Once installed. this is what it looks like.



That door way is 6' wide that I will be building barn doors that will slide on tracks. There will be a addition coming from it that will be 16'x 30' open pavilion.

Oh, for those that will be needing firewood for next winter, let me know or I will be pushing some nice oak into a burn pile.
This post was edited on 3/6/17 at 4:52 pm
Posted by ChandlerB03
Natchez, MS
Member since Nov 2015
1790 posts
Posted on 3/6/17 at 4:59 pm to
Fish are you the poster on here that has a portable sawmill? If so can you give me some recs, I'm looking into purchasing one
Posted by fishfighter
RIP
Member since Apr 2008
40026 posts
Posted on 3/6/17 at 6:44 pm to
quote:

Fish are you the poster on here that has a portable sawmill? If so can you give me some recs, I'm looking into purchasing one


Yes mine is, but I built a trailer for it.

As far as a saw mill, one can spend $2500 to well over 100K. It all depends what you are looking for. My mill, is a Woodland 126 Was full manual, but I did modes to it. Had built a trailer, added some power wheel chair motors to pull the head set. I will be adding a power lift for the head unit. I paid $3500 for my mill new. Manual mills you have to have support equipment like a good size tractor. I have that along with a backhoe to move logs and flip them.

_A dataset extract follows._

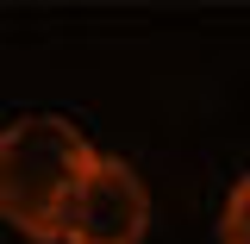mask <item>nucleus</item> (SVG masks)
<instances>
[{"mask_svg": "<svg viewBox=\"0 0 250 244\" xmlns=\"http://www.w3.org/2000/svg\"><path fill=\"white\" fill-rule=\"evenodd\" d=\"M100 163L94 144L57 113H25L0 132V219L31 244H57L75 188Z\"/></svg>", "mask_w": 250, "mask_h": 244, "instance_id": "f257e3e1", "label": "nucleus"}, {"mask_svg": "<svg viewBox=\"0 0 250 244\" xmlns=\"http://www.w3.org/2000/svg\"><path fill=\"white\" fill-rule=\"evenodd\" d=\"M150 232V188L125 156H100L62 213V244H138Z\"/></svg>", "mask_w": 250, "mask_h": 244, "instance_id": "f03ea898", "label": "nucleus"}, {"mask_svg": "<svg viewBox=\"0 0 250 244\" xmlns=\"http://www.w3.org/2000/svg\"><path fill=\"white\" fill-rule=\"evenodd\" d=\"M219 244H250V176L225 194V213H219Z\"/></svg>", "mask_w": 250, "mask_h": 244, "instance_id": "7ed1b4c3", "label": "nucleus"}]
</instances>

If I were to buy something and milling logs well over 32" and didn't have much support equipment, I would look at Woodmizer mills with full hydraulic systems.

Then again, it all depends what one is looking for and what one is planning on doing.

I saw for myself and what I have is more then enough.
Posted by fishfighter
RIP
Member since Apr 2008
40026 posts
Posted on 3/6/17 at 6:47 pm to
quote:

Those are nice, being just a hobby guy I cant see spending that much on it.


Check Craigslist. They can be had for under $75.